Ray Hoot, the owner of a Riverbank tattoo shop, surprisingly agrees with the report. He says the city needs to take a close look at the people who want to open tattoo parlors.
"They do need to get a grip on it, so they can make sure that anybody who is tattooing or body piercing is licensed, and they hold practitioners licenses which are required by the state of California," Hoot said.
In just two weeks alone, Riverbank City Manager Jill Anderson says she received four inquiries about opening tattoo shops in city limits.
"That raised my concern that, gosh, do we have the tools in place to properly regulate those? And the answer to that question is that we do not," Anderson said.
The city's concern is regulating the tattoo business.
"Massage parlors became much more mainstream about 10-15 years ago. And we found then that we don't have the right tools to manage them properly," Anderson said. "There were some that used it as a cover for illegal activity including prostitution and human trafficking."

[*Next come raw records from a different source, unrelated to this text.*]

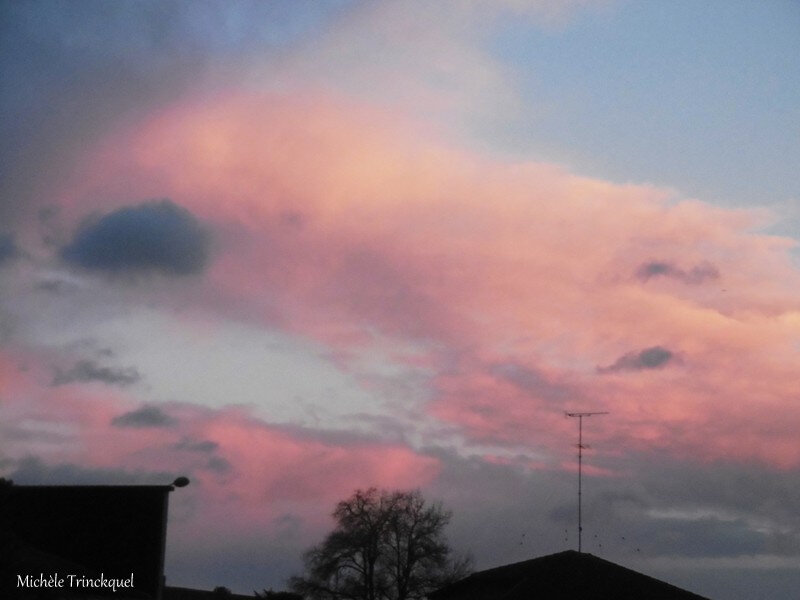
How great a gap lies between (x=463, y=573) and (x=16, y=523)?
155ft

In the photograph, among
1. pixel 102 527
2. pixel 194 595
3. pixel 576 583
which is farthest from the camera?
pixel 194 595

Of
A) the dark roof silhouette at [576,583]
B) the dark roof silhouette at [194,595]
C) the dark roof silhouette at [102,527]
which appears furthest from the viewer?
the dark roof silhouette at [194,595]

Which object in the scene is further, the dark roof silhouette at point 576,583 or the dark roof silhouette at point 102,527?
the dark roof silhouette at point 576,583

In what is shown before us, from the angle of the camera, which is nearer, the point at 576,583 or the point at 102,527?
the point at 102,527

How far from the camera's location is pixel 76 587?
32.2 meters

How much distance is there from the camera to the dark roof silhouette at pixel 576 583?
152ft

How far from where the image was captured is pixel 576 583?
47.2 meters

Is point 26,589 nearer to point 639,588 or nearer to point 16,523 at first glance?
point 16,523

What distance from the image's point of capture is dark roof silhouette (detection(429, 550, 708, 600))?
46.3 meters

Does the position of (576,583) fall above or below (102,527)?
below

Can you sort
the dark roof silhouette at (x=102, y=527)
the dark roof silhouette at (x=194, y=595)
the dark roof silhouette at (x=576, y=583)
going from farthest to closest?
the dark roof silhouette at (x=194, y=595), the dark roof silhouette at (x=576, y=583), the dark roof silhouette at (x=102, y=527)

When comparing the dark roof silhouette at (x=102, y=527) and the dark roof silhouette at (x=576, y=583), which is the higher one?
the dark roof silhouette at (x=102, y=527)

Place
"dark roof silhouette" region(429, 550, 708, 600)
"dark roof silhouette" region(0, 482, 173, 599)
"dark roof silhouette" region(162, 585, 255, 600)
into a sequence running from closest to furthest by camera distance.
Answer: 1. "dark roof silhouette" region(0, 482, 173, 599)
2. "dark roof silhouette" region(429, 550, 708, 600)
3. "dark roof silhouette" region(162, 585, 255, 600)

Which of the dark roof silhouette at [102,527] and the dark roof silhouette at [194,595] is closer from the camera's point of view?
the dark roof silhouette at [102,527]
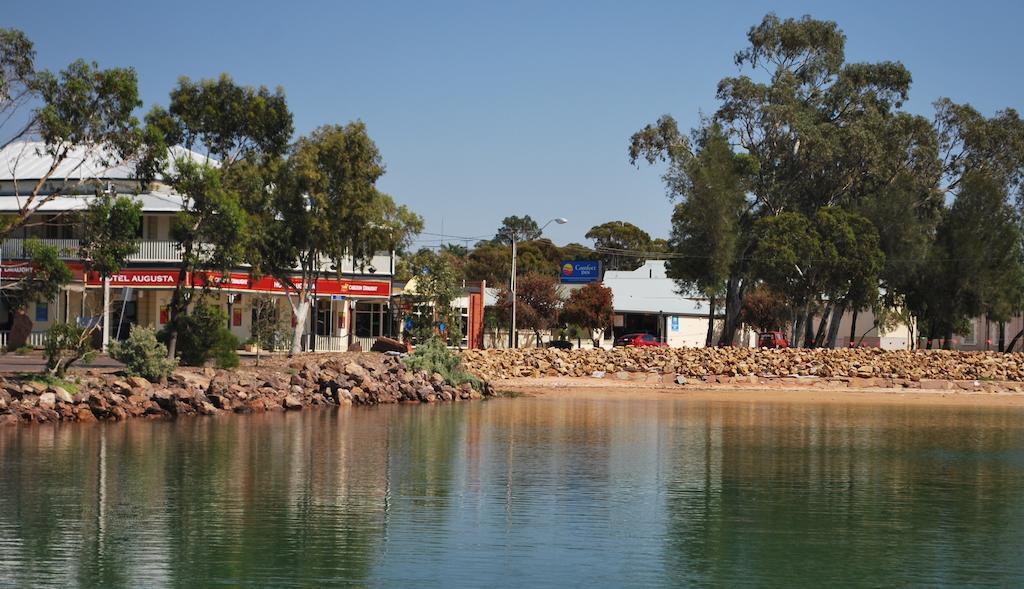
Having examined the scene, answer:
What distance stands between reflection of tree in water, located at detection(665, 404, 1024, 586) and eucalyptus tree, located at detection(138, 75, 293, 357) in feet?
52.0

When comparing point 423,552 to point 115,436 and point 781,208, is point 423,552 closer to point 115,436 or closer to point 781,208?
point 115,436

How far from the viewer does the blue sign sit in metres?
89.8

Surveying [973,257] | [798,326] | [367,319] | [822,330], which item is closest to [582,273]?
[822,330]

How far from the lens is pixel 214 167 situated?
41.7 metres

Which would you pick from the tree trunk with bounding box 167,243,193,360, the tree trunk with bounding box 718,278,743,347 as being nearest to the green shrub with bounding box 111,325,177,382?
the tree trunk with bounding box 167,243,193,360

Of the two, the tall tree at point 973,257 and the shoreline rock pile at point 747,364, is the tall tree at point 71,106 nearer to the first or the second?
the shoreline rock pile at point 747,364

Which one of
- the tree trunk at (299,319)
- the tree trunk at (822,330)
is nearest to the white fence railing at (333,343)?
the tree trunk at (299,319)

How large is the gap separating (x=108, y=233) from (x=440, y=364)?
50.7 feet

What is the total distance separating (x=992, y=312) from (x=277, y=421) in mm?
54475

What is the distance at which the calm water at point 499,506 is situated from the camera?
14109 millimetres

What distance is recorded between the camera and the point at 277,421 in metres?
32.6

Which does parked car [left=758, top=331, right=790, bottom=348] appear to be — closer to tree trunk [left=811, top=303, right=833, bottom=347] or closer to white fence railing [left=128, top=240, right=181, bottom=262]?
tree trunk [left=811, top=303, right=833, bottom=347]

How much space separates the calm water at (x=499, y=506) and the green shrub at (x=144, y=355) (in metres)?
3.22

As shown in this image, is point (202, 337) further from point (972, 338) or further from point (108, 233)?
point (972, 338)
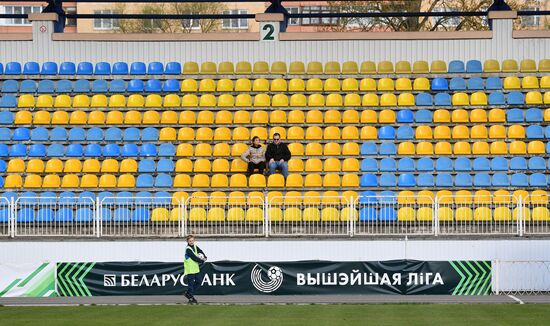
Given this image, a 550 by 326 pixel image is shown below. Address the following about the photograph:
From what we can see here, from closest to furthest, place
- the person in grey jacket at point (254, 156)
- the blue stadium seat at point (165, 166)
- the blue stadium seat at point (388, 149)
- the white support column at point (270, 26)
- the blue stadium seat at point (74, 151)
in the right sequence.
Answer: the person in grey jacket at point (254, 156) → the blue stadium seat at point (165, 166) → the blue stadium seat at point (388, 149) → the blue stadium seat at point (74, 151) → the white support column at point (270, 26)

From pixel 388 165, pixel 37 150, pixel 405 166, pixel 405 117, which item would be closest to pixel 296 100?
pixel 405 117

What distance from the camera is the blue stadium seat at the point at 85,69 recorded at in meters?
38.3

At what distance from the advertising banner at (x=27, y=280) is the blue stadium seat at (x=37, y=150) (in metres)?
7.08

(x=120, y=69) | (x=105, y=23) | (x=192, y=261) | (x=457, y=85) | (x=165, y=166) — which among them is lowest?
(x=192, y=261)

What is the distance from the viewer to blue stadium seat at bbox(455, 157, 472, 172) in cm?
3375

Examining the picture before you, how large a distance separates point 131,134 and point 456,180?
974 cm

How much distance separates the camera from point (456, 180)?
33.3m

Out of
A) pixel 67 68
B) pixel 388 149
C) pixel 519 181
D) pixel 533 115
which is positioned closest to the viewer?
pixel 519 181

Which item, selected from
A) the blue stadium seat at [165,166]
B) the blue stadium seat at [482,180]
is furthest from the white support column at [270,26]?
the blue stadium seat at [482,180]

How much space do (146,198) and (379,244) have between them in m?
6.10

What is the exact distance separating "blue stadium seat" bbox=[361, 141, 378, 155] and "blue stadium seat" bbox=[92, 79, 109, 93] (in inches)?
344

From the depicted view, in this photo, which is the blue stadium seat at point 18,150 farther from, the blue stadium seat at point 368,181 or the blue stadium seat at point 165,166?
the blue stadium seat at point 368,181

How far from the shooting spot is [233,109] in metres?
36.7

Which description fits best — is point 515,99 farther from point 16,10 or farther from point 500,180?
point 16,10
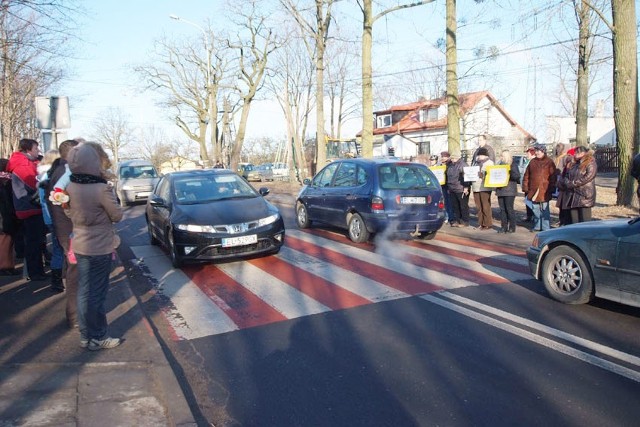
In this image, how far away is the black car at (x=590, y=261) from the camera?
5209 millimetres

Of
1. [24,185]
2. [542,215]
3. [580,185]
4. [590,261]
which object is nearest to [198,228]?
[24,185]

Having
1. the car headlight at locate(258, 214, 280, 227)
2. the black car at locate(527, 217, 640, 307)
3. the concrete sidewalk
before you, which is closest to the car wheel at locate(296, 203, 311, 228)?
the car headlight at locate(258, 214, 280, 227)

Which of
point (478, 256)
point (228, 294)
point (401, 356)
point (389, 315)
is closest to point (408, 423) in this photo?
point (401, 356)

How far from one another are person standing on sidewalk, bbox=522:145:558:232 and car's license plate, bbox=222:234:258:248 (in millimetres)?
5618

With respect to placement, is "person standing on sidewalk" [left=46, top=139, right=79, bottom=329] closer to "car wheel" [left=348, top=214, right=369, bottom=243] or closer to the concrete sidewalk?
the concrete sidewalk

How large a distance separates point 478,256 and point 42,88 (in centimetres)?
3121

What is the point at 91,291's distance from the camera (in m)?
4.66

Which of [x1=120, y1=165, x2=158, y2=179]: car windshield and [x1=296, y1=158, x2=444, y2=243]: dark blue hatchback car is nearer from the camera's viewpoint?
[x1=296, y1=158, x2=444, y2=243]: dark blue hatchback car

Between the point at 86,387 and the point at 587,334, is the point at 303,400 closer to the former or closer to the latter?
the point at 86,387

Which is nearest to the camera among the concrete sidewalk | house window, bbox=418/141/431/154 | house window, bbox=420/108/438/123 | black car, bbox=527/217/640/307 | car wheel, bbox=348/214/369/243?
the concrete sidewalk

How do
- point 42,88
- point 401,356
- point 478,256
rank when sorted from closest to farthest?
1. point 401,356
2. point 478,256
3. point 42,88

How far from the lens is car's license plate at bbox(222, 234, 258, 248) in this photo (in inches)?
311

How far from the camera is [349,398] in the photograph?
377 cm

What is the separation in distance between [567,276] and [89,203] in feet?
16.5
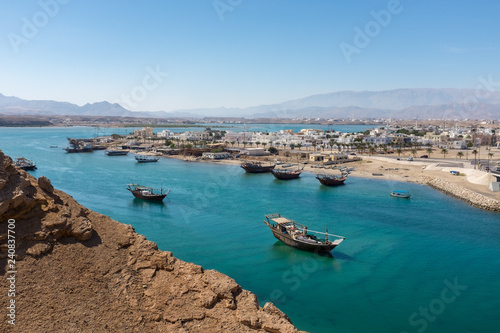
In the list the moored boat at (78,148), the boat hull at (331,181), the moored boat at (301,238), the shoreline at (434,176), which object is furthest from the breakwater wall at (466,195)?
the moored boat at (78,148)

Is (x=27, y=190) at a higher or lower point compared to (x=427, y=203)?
higher

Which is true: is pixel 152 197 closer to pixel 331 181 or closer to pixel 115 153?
pixel 331 181

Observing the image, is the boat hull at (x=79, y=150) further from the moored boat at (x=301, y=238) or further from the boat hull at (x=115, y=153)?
the moored boat at (x=301, y=238)

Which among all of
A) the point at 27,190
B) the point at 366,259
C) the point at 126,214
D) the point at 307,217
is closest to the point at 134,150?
the point at 126,214

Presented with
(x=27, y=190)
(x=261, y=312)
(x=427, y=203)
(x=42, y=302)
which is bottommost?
(x=427, y=203)

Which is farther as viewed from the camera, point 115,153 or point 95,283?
point 115,153

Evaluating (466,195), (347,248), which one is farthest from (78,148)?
(466,195)

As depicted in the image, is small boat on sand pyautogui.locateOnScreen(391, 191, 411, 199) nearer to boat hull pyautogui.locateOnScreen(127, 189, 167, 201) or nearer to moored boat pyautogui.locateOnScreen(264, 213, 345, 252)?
moored boat pyautogui.locateOnScreen(264, 213, 345, 252)

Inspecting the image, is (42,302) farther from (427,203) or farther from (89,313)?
(427,203)
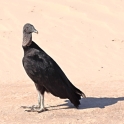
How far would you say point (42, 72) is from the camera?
6.95 meters

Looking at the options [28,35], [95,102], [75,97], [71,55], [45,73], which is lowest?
[95,102]

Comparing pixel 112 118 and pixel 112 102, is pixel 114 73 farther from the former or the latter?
pixel 112 118

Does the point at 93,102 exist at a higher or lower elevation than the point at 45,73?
lower

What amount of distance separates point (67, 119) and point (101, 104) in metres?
1.00

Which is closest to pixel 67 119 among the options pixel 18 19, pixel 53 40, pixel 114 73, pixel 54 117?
pixel 54 117

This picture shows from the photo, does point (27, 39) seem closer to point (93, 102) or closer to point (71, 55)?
point (93, 102)

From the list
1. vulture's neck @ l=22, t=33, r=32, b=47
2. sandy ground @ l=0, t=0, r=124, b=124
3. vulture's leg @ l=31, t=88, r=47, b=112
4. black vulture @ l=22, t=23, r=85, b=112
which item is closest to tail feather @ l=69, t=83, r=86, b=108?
black vulture @ l=22, t=23, r=85, b=112

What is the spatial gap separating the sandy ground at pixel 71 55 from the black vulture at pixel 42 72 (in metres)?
0.30

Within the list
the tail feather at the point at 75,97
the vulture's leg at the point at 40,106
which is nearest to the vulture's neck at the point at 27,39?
the vulture's leg at the point at 40,106

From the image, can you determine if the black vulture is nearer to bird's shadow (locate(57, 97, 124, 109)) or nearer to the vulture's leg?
the vulture's leg

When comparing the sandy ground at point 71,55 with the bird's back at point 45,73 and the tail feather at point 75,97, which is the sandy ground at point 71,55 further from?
the bird's back at point 45,73

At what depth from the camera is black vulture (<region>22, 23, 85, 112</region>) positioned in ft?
22.8

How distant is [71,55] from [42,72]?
4.68 metres

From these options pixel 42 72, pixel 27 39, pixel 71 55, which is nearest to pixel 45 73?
pixel 42 72
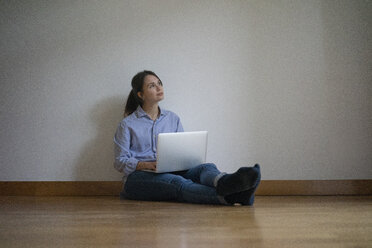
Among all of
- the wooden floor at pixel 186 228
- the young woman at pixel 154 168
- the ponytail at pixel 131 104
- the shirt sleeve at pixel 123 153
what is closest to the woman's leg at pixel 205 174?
the young woman at pixel 154 168

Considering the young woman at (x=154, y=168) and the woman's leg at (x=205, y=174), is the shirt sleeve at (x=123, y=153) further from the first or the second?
the woman's leg at (x=205, y=174)

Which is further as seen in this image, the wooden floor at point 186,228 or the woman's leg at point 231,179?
the woman's leg at point 231,179

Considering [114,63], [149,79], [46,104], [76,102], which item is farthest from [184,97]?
[46,104]

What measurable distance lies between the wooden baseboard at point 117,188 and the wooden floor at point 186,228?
999 millimetres

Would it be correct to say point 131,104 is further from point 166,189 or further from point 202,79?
point 166,189

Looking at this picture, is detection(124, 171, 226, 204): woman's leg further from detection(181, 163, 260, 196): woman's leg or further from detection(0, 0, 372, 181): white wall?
detection(0, 0, 372, 181): white wall

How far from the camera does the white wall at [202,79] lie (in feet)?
8.80

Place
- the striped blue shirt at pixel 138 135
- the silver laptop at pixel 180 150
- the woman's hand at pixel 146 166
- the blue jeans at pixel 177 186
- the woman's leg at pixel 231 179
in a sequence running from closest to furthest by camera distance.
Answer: the woman's leg at pixel 231 179
the blue jeans at pixel 177 186
the silver laptop at pixel 180 150
the woman's hand at pixel 146 166
the striped blue shirt at pixel 138 135

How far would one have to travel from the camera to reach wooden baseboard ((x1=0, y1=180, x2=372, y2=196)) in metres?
2.64

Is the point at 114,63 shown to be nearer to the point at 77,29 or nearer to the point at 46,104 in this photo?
the point at 77,29

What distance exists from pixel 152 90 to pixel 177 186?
0.76 meters

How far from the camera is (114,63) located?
2781 mm

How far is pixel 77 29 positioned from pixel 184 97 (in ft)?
2.99

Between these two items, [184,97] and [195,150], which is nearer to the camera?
[195,150]
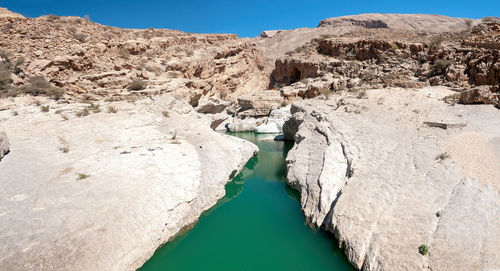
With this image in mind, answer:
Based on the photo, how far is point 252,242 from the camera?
16.1 feet

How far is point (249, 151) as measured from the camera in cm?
1017

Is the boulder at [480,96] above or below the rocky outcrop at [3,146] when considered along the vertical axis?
above

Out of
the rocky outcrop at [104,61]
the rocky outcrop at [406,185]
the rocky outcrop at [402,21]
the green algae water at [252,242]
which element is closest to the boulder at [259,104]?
the rocky outcrop at [104,61]

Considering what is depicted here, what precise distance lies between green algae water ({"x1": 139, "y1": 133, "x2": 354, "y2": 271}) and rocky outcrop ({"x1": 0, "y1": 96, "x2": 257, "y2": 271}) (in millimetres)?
316

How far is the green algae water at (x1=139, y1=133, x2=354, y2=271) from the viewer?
14.0 feet

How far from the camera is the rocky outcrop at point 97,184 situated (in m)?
3.53

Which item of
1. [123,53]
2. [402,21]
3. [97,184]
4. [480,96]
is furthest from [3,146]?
[402,21]

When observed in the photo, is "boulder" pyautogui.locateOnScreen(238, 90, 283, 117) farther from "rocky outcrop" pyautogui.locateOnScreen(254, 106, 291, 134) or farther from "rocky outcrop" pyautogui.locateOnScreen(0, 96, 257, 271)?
"rocky outcrop" pyautogui.locateOnScreen(0, 96, 257, 271)

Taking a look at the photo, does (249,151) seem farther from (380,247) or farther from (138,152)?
(380,247)

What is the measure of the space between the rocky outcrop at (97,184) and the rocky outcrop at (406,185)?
122 inches

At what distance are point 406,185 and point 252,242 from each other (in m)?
3.32

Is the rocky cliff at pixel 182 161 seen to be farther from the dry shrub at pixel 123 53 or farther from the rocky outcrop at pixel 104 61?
the dry shrub at pixel 123 53

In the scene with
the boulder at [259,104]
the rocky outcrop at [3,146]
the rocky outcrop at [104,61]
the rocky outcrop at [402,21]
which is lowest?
the boulder at [259,104]

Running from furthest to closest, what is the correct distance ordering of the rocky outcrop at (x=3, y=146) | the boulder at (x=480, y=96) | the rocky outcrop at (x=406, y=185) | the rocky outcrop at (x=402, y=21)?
the rocky outcrop at (x=402, y=21)
the boulder at (x=480, y=96)
the rocky outcrop at (x=3, y=146)
the rocky outcrop at (x=406, y=185)
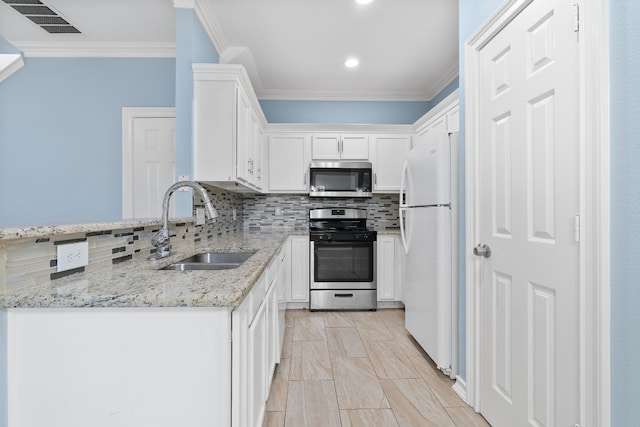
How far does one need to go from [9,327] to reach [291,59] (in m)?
3.09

On Tuesday night, the city council will vote on whether to put a 45-day moratorium on the tattoo shops.
"I think that we could get a handle on what tools we might need. Whether we can actually get them implemented in 45 days remains to be seen," said Anderson.
Anderson says background checks, hours of operation and location are things the city could enforce.
Four out of five council members will have to vote 'yes' on Tuesday for the temporary ban to go into effect.